Are there stupid questions?

During my time as a university lecturer I would preface all my course outlines and begin some classes with the assertion: There is no such thing as a stupid question, but there may be such a thing as a stupid silence. This was due in part to the fact that I had many students from Asian cultures where respect for the teacher may show as a reluctance to interrupt and ask for help or explanation. I wanted to put over the message that failing to ask me when clarity was needed was much worse than asking, and that the questioner, far from looking stupid, would often win the gratitude of others in the group who also wanted to know but had been too timid to raise their hands. I suppose that strictly I should have limited my comment to There is no such thing as a stupid inquiry, which the following piece that I published in the Language Close-Up column of ELT Journal in Spring 1983 will explain.

John Higgins, Chiang Mai, March 2023


There is an ambiguity about the word ‘question’ in that it can describe either a grammatical form or a discourse function. As a grammatical term its markers are familiar. A question is something that in writing ends with a question mark, in speech has certain intonation patterns associated with it, and syntactically usually has particular word order. But a grammatical question can serve many functions. It can be a request:
   Could you lend me a hand?
It can be an offer:
   Would you like a cup of tea?
It can be a warning:
   Do you know there’s a strong current here?
Or it can be a threat:
   Do you want a punch on the nose?
A test for a function is how it can be paraphrased. These four examples can properly be paraphrased as follows:
   I am requesting your help.
   I am offering you a cup of tea.
   I am warning you about the dangerous current.
   I am threatening you with a punch on the nose.
If we eliminate examples like these we are left with a hard core of questions which can only be paraphrased with sentences beginning “I want to know …” However, these ‘real’ questions are not functionally uniform, and I would like to suggest a further classification and a set of terms to identify the classes. Using the right terms can help to remind us just what work the various kinds of question are doing. The three terms that I am proposing are inquiry, query and quiz.

Under inquiry I would include all questions asked because the questioner needs the information in the answer. You make an inquiry to find out the way, the time, the price, the meaning of something not understood, or any other piece of needed information. There are several felicity conditions surrounding such question and answer sequences in real life. The responder expects the answer to be listened to and acknowledged. Inquiries are normally three move exchanges, consisting of question, answer and thanks. Another point is that the questioner may expect the responder to know the answer but cannot be certain of it. “I don’t know” may not be a welcome answer but it is a perfectly legitimate one. Similarly questioners expects responders to give the answer if they know it. A sequence like:
   What’s the time?
   I know, but I’m not telling you.

has an extremely childish ring and would sound very odd between adults. An adult who, for whatever reason, was unwilling to answer would almost certainly tell a lie and say “I don’t know” or “My watch has stopped.”

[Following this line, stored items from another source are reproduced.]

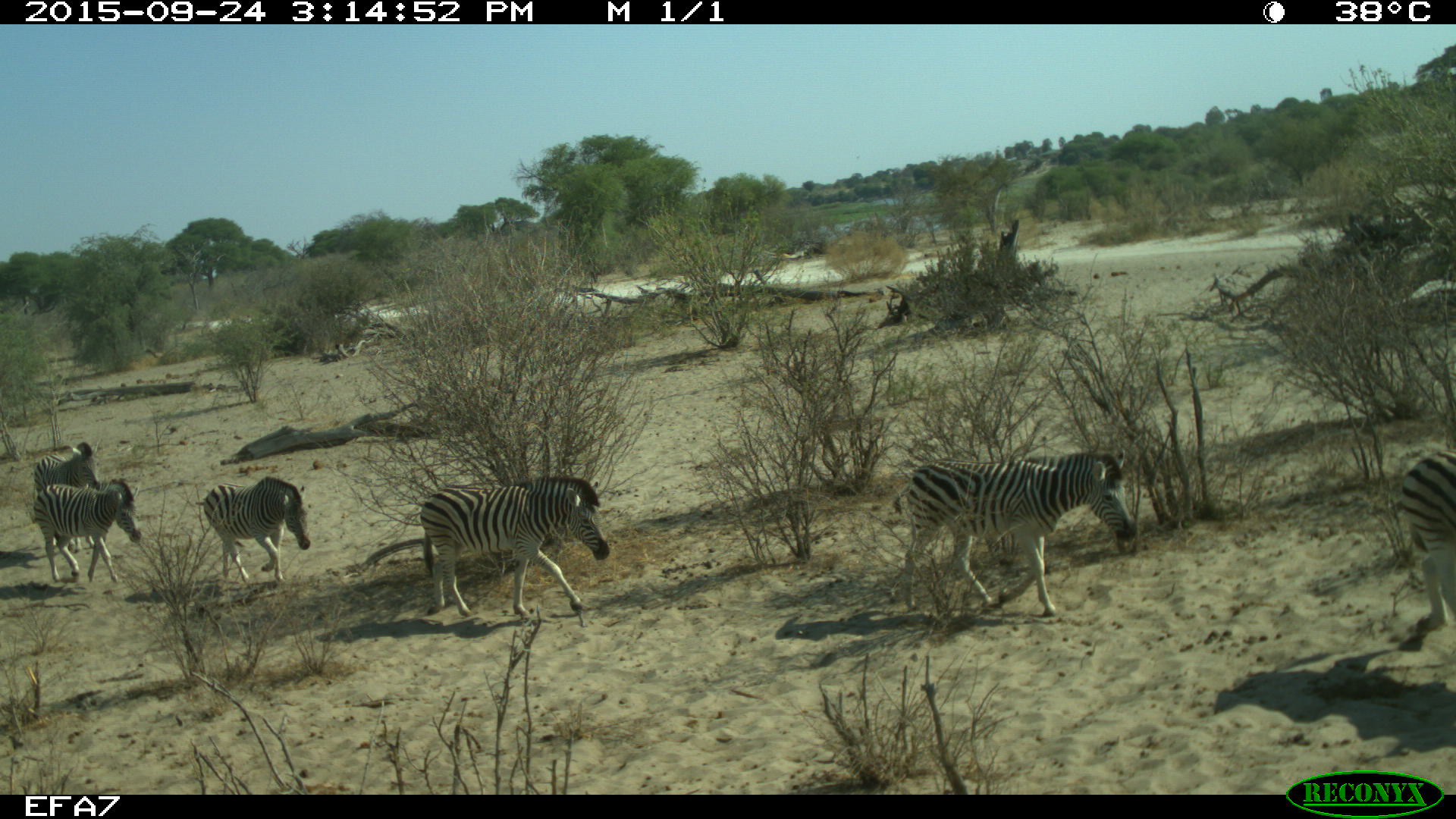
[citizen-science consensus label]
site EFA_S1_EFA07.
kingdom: Animalia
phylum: Chordata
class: Mammalia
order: Perissodactyla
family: Equidae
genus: Equus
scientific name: Equus quagga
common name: plains zebra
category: zebraplains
Zebraplains (plains zebra) (Equus quagga), count 6. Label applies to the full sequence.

A query, on the other hand, is a question to which the answer is not important. It can be a phatic question asked just to sustain a social dialogue, like “How are you?” Or it can be a rhetorical question in monologue, like “Where would Britain be without the railways?” In either case the responder is not doing the questioner a favour by answering, so the exchange can be completed in two moves or even one.

A quiz is a question asked to find out what the responder knows. It is not asked because the questioner needs to know, and the responder will probably not be thanked for the answer. What will happen instead is that the questioner will give a judgement, “That’s right” or “I don’t think so”, or may just keep silent, leaving the responder to judge whether the answer was acceptable or unacceptable. A quiz may serve as the introductory move in a piece of wordplay, a riddle or a joke or a bet. Apart from that it is rare in conversation between adults of equal status, but very common between adults and children or among children. It is, of course, one of the main components of the instructional situation. All teachers ask quizzes often.

There is, though, a particular danger facing language teachers, namely that they may think, if they give their students practice in answering, and perhaps asking, quizzes, that they have equipped them to deal with all forms of questions. Language learners, however, may need more exposure than they get to discourse situations where you thank a person for an answer and where “I don’t know” may be the correct answer rather than a shameful confession of failure. Distinguishing between inquiries, queries and quizzes in our own minds may help us to avoid this danger.